▶ WHAT YOU ARE ASKED TO DO:
Update the material from the line containing "Is (113,155) situated" through the line containing "Answer: (13,259), (569,1), (399,192), (309,390)", both included, by replacing "sequence" with "arrange". Return those lines alone, with everything else unchanged.

[Image and question records]
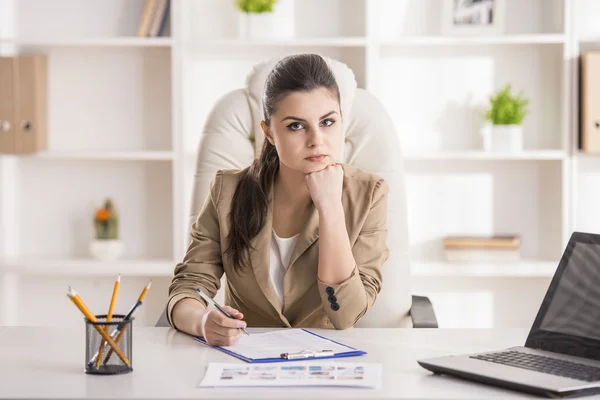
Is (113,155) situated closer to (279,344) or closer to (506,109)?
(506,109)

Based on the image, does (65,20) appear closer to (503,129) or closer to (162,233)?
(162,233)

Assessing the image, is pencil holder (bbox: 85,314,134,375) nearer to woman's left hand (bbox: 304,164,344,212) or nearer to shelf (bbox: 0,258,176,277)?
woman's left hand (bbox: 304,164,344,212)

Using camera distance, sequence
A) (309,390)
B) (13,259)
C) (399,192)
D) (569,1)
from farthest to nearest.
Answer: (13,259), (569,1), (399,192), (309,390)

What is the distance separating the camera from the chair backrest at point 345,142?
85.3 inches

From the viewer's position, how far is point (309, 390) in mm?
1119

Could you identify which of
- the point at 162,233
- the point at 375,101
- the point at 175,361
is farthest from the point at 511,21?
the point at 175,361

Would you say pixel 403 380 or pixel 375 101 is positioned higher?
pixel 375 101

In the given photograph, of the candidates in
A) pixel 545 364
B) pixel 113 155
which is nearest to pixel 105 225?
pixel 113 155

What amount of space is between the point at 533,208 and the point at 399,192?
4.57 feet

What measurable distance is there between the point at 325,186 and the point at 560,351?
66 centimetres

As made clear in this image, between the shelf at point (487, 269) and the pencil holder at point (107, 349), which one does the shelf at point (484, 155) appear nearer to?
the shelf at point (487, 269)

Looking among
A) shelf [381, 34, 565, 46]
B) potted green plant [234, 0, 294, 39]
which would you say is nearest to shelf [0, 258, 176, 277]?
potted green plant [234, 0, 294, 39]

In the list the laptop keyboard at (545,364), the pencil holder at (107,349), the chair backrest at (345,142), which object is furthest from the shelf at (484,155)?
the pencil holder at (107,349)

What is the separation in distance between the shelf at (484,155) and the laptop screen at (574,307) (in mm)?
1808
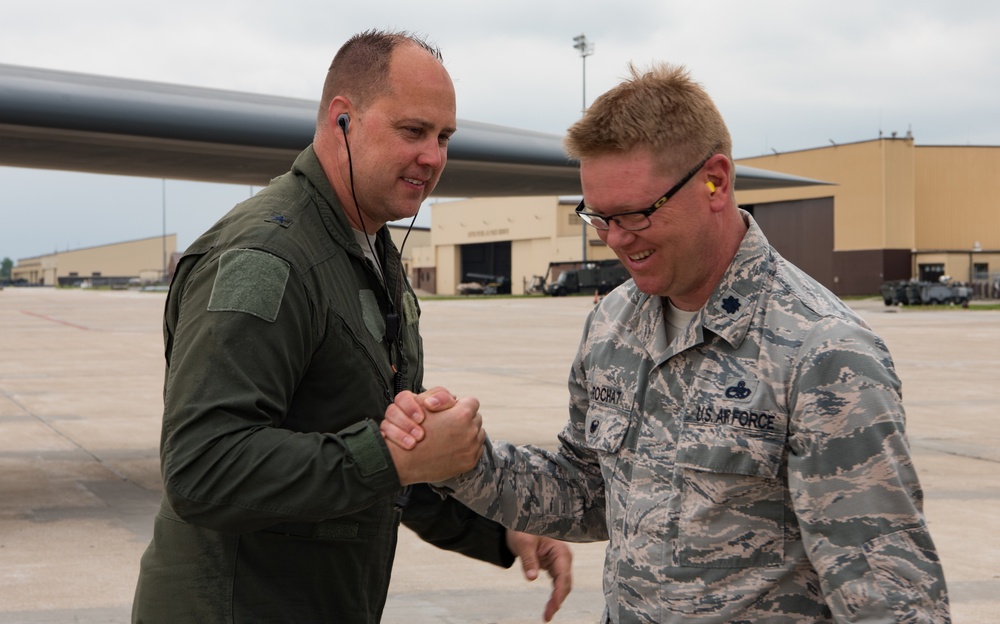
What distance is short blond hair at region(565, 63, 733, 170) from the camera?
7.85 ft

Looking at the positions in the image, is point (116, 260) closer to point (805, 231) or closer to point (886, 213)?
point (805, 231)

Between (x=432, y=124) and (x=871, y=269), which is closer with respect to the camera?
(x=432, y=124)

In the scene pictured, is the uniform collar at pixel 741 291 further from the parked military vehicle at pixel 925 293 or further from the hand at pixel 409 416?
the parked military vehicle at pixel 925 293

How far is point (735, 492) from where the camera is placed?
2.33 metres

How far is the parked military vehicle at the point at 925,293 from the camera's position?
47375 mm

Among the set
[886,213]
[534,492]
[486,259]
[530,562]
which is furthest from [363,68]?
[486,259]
* * *
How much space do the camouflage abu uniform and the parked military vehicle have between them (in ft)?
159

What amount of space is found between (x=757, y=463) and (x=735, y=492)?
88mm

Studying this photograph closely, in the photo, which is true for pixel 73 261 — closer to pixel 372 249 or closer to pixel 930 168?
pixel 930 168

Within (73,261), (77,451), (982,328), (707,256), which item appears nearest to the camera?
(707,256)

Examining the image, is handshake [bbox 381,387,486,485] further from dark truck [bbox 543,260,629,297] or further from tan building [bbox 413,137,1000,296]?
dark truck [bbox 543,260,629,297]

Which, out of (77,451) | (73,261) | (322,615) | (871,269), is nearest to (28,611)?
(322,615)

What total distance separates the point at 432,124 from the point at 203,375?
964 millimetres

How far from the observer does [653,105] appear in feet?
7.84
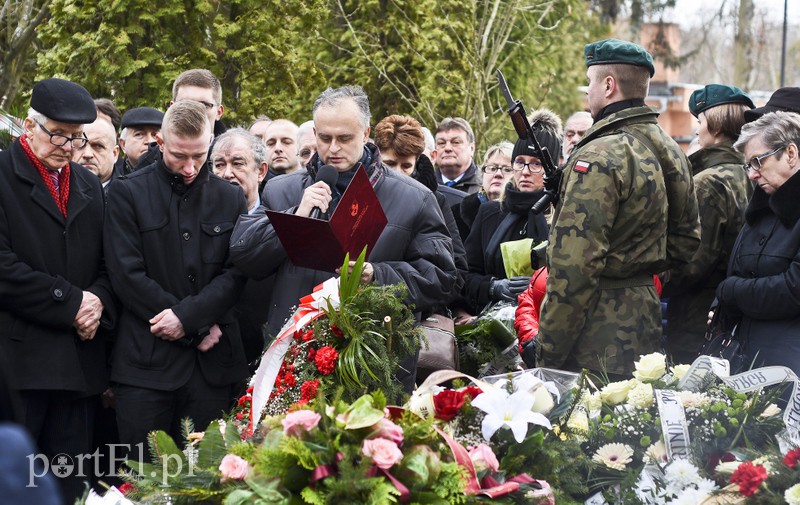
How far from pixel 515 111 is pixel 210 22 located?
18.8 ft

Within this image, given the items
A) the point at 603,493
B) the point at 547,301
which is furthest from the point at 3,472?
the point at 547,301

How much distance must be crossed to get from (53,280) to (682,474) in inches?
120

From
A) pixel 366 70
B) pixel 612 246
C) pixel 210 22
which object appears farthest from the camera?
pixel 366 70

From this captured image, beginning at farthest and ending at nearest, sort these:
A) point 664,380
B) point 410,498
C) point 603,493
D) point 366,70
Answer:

▶ OUTPUT OF THE TASK:
Is (113,155) situated closer to (279,344) or closer to (506,109)?
(506,109)

Based on the image, does (65,20) appear closer to (503,129) or closer to (162,233)?
(162,233)

Assessing the image, is pencil holder (bbox: 85,314,134,375) nearer to woman's left hand (bbox: 304,164,344,212) or nearer to shelf (bbox: 0,258,176,277)?
woman's left hand (bbox: 304,164,344,212)

Using camera distance, arrange
A) (309,390)
B) (13,259)
C) (399,192)
D) (569,1)
from farthest to nearest.
Answer: (13,259), (569,1), (399,192), (309,390)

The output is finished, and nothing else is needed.